With all that said, if the conversation view is not for you, it is simple to deactivate it and return to the classic message view.

One feature that is fairly basic in this beta implementation but that could prove to be significant in the release version is the Social Connector. This feature adds social network-awareness of the people you are connecting with in Outlook. So, for example, when viewing a message in Outlook, you can see a person’s latest tweets or Facebook status updates, along with other social information. However, in this beta, the only “social network” that Outlook 2010 can connect with is Microsoft SharePoint.
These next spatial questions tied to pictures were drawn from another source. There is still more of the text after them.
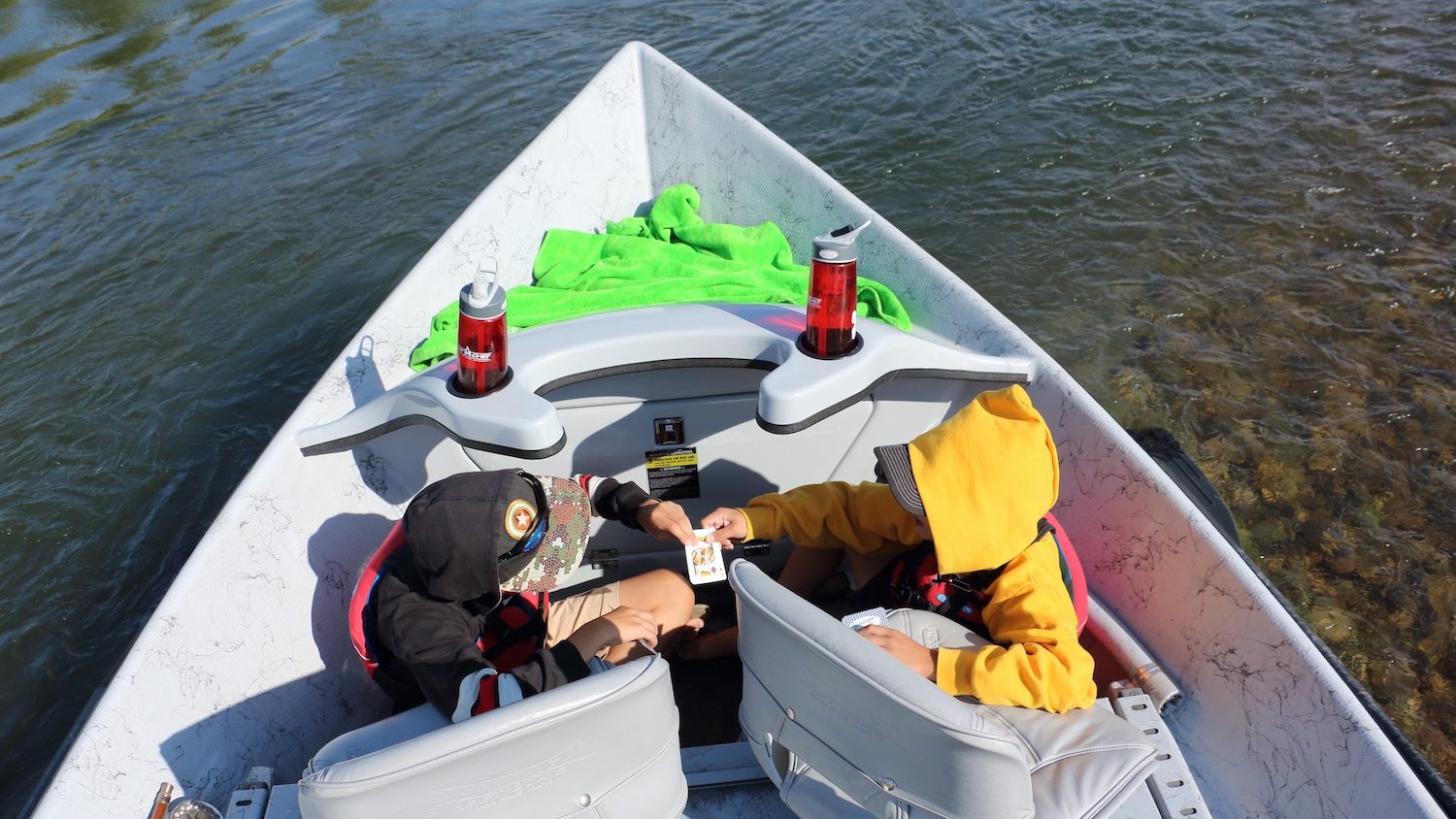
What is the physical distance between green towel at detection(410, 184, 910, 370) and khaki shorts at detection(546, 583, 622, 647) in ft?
3.20

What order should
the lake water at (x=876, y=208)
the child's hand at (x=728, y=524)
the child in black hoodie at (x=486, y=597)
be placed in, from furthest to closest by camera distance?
the lake water at (x=876, y=208), the child's hand at (x=728, y=524), the child in black hoodie at (x=486, y=597)

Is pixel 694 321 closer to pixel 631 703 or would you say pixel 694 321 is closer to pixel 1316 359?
pixel 631 703

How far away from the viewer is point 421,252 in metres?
5.89

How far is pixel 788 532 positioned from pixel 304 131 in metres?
6.53

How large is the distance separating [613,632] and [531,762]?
31.5 inches

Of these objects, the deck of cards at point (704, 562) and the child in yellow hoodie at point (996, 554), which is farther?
the deck of cards at point (704, 562)

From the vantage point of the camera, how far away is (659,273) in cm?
339

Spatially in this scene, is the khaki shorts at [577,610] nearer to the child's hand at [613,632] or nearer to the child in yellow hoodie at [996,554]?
the child's hand at [613,632]

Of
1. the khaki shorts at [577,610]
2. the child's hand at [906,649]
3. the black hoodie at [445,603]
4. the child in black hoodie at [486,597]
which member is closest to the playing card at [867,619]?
the child's hand at [906,649]

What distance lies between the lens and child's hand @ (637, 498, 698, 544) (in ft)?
7.25

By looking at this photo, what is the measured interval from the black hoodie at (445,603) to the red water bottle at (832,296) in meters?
0.79

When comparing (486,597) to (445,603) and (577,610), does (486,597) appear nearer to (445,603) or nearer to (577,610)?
(445,603)

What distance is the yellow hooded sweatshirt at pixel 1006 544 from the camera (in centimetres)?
181

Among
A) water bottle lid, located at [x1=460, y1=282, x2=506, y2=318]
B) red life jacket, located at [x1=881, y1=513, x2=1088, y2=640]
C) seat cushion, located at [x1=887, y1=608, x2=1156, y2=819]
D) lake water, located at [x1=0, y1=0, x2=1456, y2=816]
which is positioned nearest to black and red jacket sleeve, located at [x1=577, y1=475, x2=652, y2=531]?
water bottle lid, located at [x1=460, y1=282, x2=506, y2=318]
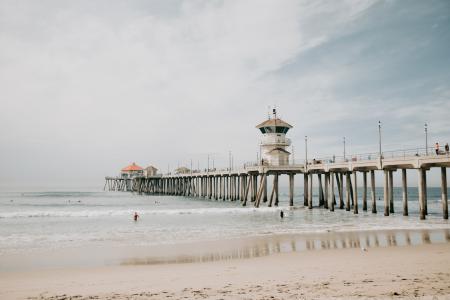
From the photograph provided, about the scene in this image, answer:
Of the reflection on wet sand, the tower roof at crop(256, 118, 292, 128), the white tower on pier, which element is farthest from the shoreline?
the tower roof at crop(256, 118, 292, 128)

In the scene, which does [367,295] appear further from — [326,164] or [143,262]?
[326,164]

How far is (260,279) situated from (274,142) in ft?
96.9

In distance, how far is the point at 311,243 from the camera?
15789 mm

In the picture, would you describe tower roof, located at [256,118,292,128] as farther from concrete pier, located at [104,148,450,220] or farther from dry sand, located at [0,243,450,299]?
dry sand, located at [0,243,450,299]

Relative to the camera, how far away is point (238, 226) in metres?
23.3

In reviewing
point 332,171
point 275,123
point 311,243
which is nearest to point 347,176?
point 332,171

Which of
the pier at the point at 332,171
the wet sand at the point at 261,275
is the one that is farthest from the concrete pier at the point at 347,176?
the wet sand at the point at 261,275

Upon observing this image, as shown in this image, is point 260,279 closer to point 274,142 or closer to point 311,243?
point 311,243

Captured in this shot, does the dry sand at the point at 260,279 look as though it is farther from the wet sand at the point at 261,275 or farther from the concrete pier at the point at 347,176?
the concrete pier at the point at 347,176

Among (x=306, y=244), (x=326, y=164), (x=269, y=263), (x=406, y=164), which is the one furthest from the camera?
(x=326, y=164)

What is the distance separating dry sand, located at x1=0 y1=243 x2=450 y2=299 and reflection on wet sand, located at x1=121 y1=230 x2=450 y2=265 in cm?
102

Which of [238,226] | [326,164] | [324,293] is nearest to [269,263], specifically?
[324,293]

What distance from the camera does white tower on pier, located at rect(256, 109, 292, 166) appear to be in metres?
37.6

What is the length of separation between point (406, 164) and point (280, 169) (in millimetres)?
13182
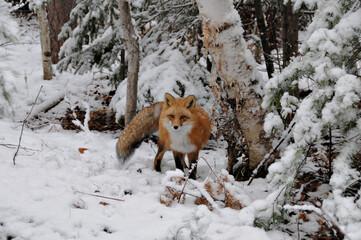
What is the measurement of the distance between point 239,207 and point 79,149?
319cm

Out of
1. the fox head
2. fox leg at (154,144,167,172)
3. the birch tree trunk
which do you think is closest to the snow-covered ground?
fox leg at (154,144,167,172)

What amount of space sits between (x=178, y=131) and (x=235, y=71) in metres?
1.37

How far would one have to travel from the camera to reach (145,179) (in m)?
4.61

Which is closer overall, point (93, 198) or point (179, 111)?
point (93, 198)

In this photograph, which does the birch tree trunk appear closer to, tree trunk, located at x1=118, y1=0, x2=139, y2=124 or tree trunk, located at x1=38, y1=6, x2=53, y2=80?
tree trunk, located at x1=118, y1=0, x2=139, y2=124

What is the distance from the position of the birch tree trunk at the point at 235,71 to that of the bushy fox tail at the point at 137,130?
1.55 m

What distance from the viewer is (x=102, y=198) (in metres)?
3.79

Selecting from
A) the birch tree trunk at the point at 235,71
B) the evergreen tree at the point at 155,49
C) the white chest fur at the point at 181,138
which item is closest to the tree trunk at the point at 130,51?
the evergreen tree at the point at 155,49

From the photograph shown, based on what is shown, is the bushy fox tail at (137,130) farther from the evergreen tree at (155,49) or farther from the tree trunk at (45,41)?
the tree trunk at (45,41)

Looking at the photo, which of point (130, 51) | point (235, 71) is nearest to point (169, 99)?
point (235, 71)

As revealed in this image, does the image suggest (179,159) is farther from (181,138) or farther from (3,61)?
(3,61)

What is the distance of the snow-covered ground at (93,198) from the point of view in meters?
2.88

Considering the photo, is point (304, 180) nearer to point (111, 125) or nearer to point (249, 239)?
point (249, 239)

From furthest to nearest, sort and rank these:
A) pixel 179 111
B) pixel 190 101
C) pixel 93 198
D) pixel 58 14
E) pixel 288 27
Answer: pixel 58 14, pixel 288 27, pixel 190 101, pixel 179 111, pixel 93 198
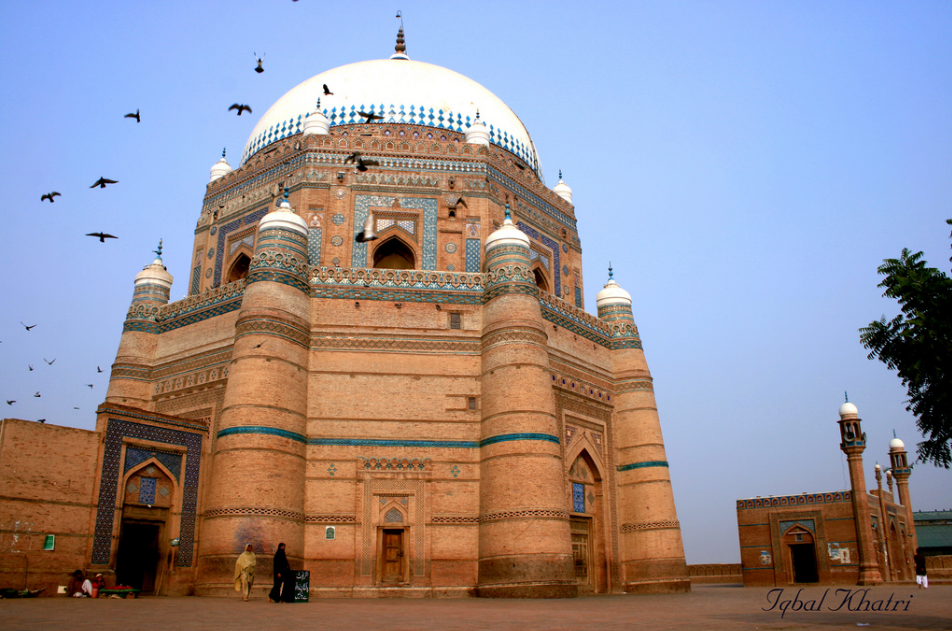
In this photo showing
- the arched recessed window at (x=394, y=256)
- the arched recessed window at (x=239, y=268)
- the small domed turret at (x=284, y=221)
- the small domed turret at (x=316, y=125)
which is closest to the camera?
the small domed turret at (x=284, y=221)

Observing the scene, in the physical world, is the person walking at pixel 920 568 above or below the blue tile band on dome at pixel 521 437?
below

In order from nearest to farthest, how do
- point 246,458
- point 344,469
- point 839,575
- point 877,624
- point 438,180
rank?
point 877,624, point 246,458, point 344,469, point 438,180, point 839,575

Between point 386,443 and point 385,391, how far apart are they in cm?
95

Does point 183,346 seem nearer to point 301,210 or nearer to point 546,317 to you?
point 301,210

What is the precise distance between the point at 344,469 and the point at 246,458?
74.4 inches

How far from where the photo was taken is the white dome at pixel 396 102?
62.1 feet

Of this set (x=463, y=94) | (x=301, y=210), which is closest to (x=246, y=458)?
(x=301, y=210)

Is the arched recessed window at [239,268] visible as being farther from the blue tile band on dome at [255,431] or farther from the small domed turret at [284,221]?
the blue tile band on dome at [255,431]

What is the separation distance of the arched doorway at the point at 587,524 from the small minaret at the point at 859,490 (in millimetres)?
9637

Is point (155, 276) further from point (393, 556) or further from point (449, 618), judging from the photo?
point (449, 618)

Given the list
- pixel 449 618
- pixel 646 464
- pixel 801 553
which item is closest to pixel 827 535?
pixel 801 553

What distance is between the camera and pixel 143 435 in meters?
13.4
One of the more immediately useful new features in Outlook 2010 is Quick Steps. These are essentially simple, one-click automation tasks that speed common actions within Outlook. Using Quick Steps, I could more quickly file messages, set up group emails and launch a meeting from an email thread. It was also fairly simple to create my own Quick Steps using a standard rules-style wizard.

The beta of Outlook 2010 also has some nice features for incorporating external content within email messages. Outlook now includes basic image editing capabilities that let me import an image into a message and carry out simple edits such as cropping. I also liked a new paste preview that let me see how content would look in a message before I pasted it, and it is now possible to add a screen shot of an application directly into Outlook without first saving the screen shot as an image file.

Configuration and account management in Outlook have seen some changes in this beta.

Rather than a standard File menu, Outlook 2010 adds a new feature called Backstage, a kind of configuration landing window that launches when you click the File tab in the ribbon. I liked how this new capability centralised standard management features while still retaining most of the individual settings dialogs that users are accustomed to.

Several other new or boosted features ease management of Outlook 2010. These include suggested contacts lists pulled from mail recipients, a nice calendar preview for scheduling meetings, and better support for handling multiple email accounts, including external SASS mail systems.